Learning how to invest for retirement can feel daunting, but you don’t need to know everything to create an effective retirement investment plan. Understanding the basics of retirement accounts and the different investment options is a good place to start.
The importance of investing for your retirement
For many people, retirement is a long-term goal. You set aside a small amount of money each month for years. Then, once you stop working full-time, you use the money for living expenses. Someone who retires at 65 may need to rely on their retirement funds for 20-plus years; so the earlier you start investing for retirement, the better.
Saving vs. investing
It can be helpful to look at how investing differs from putting money in a savings account, especially when you account for how compound interest—earning interest on interest—can boost your money’s growth over time.
Generally, people use a low-risk savings account to set aside money for emergencies or for money they plan to spend in a couple of months or years—perhaps to travel, purchase gifts, or buy a home. You might earn a little interest on your savings, but the main goal is to have the money when you need it.

• • •

__What you are asked to do__
Can you rewrite everything in the passage on investing for retirement from "Learning how to" down to "place to start.", replacing "daunting" with "intimidating"?

__Supplied information__
• • •

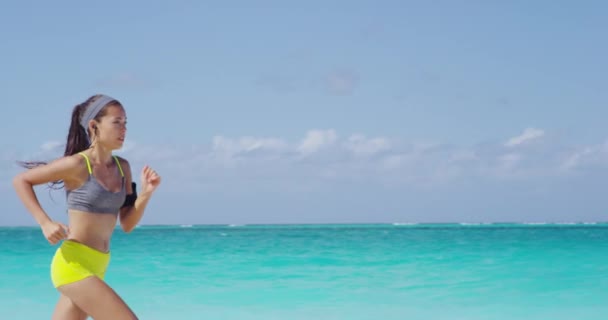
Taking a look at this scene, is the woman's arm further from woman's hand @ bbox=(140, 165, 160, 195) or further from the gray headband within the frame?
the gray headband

• • •

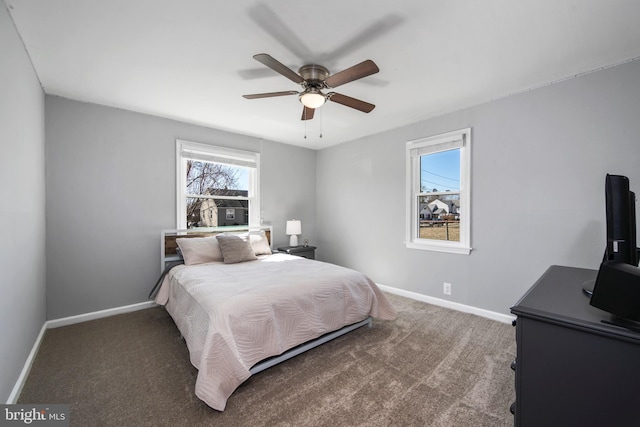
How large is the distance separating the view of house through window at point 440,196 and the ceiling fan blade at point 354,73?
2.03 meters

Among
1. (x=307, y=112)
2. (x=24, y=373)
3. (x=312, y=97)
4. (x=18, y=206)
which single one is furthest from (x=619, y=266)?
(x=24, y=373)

• • •

__Expected answer__
Learning how to invest for retirement can feel intimidating, but you don’t need to know everything to create an effective retirement investment plan. Understanding the basics of retirement accounts and the different investment options is a good place to start.